>> Start DATA FOR THE TASK
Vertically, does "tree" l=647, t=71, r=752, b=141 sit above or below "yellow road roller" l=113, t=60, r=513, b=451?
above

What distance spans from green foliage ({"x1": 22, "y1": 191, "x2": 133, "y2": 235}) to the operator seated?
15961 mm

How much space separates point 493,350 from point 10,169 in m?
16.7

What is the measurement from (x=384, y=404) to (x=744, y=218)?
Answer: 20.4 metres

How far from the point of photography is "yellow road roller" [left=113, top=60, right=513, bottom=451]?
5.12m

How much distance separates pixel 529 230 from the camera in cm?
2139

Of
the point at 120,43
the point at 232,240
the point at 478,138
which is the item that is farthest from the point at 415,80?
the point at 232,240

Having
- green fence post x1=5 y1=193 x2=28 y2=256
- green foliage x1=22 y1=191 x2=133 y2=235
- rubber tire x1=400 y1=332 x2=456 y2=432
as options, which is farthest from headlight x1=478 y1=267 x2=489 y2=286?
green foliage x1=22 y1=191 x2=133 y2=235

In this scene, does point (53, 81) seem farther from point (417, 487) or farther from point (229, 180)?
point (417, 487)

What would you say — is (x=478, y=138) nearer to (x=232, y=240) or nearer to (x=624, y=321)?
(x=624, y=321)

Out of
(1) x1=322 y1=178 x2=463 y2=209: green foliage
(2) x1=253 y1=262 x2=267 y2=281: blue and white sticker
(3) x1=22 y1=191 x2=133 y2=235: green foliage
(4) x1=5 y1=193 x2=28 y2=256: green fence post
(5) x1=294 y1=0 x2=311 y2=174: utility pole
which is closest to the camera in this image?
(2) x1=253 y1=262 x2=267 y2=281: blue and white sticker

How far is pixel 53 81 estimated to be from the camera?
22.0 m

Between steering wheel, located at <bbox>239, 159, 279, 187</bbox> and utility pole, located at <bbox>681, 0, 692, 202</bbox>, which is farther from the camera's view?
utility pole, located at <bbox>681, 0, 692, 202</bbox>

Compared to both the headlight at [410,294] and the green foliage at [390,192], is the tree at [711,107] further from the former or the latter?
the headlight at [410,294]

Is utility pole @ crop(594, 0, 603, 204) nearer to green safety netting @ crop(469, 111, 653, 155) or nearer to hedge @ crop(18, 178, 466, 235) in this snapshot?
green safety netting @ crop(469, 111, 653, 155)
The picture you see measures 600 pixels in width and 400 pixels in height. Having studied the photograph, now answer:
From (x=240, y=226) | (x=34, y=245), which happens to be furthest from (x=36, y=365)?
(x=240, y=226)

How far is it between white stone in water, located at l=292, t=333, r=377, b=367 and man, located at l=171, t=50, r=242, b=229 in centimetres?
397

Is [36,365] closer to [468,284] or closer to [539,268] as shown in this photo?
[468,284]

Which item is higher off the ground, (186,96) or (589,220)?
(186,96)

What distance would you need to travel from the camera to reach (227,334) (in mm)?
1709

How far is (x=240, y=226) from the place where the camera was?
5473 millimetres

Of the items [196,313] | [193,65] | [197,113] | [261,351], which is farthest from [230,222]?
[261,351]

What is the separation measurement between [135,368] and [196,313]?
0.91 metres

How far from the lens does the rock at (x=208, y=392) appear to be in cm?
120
>> End DATA FOR THE TASK
- **WHAT THIS TASK INVOLVES**
Copy out all of the material above word for word, keeping every line in its original order.

- **OUTPUT BELOW**
Vertically, does "tree" l=647, t=71, r=752, b=141 sit above or below "yellow road roller" l=113, t=60, r=513, b=451?
above

What distance spans from green foliage ({"x1": 22, "y1": 191, "x2": 133, "y2": 235}) to the operator seated?
15961 mm

How much space separates point 493,350 from point 10,169 in m?
16.7

What is the measurement from (x=384, y=404) to (x=744, y=218)?
Answer: 20.4 metres

How far from the point of photography is "yellow road roller" [left=113, top=60, right=513, bottom=451]?
5.12m

How much distance separates pixel 529 230 from the camera in cm?
2139

Of
the point at 120,43
the point at 232,240
the point at 478,138
which is the item that is farthest from the point at 415,80?
the point at 232,240

Having
- green fence post x1=5 y1=193 x2=28 y2=256
- green foliage x1=22 y1=191 x2=133 y2=235
- rubber tire x1=400 y1=332 x2=456 y2=432
as options, which is farthest from headlight x1=478 y1=267 x2=489 y2=286?
green foliage x1=22 y1=191 x2=133 y2=235

In this scene, does point (53, 81) seem farther from point (417, 487) or farther from point (229, 180)?
point (417, 487)

What would you say — is (x=478, y=138) nearer to (x=232, y=240) or nearer to (x=624, y=321)?
(x=624, y=321)

Out of
(1) x1=322 y1=178 x2=463 y2=209: green foliage
(2) x1=253 y1=262 x2=267 y2=281: blue and white sticker
(3) x1=22 y1=191 x2=133 y2=235: green foliage
(4) x1=5 y1=193 x2=28 y2=256: green fence post
(5) x1=294 y1=0 x2=311 y2=174: utility pole
which is closest to the camera in this image?
(2) x1=253 y1=262 x2=267 y2=281: blue and white sticker

How far is pixel 53 81 estimated to be from the camera?
22.0 m

Between steering wheel, located at <bbox>239, 159, 279, 187</bbox> and utility pole, located at <bbox>681, 0, 692, 202</bbox>, which is farther from the camera's view?
utility pole, located at <bbox>681, 0, 692, 202</bbox>

Compared to both the headlight at [410,294] and the green foliage at [390,192], is the tree at [711,107] further from the former or the latter?
the headlight at [410,294]

Is utility pole @ crop(594, 0, 603, 204) nearer to green safety netting @ crop(469, 111, 653, 155) or nearer to hedge @ crop(18, 178, 466, 235) in this snapshot?
green safety netting @ crop(469, 111, 653, 155)
The picture you see measures 600 pixels in width and 400 pixels in height. Having studied the photograph, now answer:
From (x=240, y=226) | (x=34, y=245), which happens to be furthest from (x=36, y=365)?
(x=240, y=226)

How far is it between white stone in water, located at l=292, t=333, r=377, b=367 and man, located at l=171, t=50, r=242, b=229 in centimetres?
397

Is [36,365] closer to [468,284] or closer to [539,268] as shown in this photo?
[468,284]

Which item is higher off the ground, (186,96) or (589,220)?
(186,96)

What distance would you need to travel from the camera to reach (227,334) (in mm)?
1709

How far is (x=240, y=226) from the place where the camera was?
5473 millimetres

Of the items [196,313] | [193,65] | [197,113] | [261,351], which is farthest from [230,222]?
[261,351]

What is the separation measurement between [135,368] and [196,313]?
0.91 metres

How far from the lens does the rock at (x=208, y=392) appear to be in cm?
120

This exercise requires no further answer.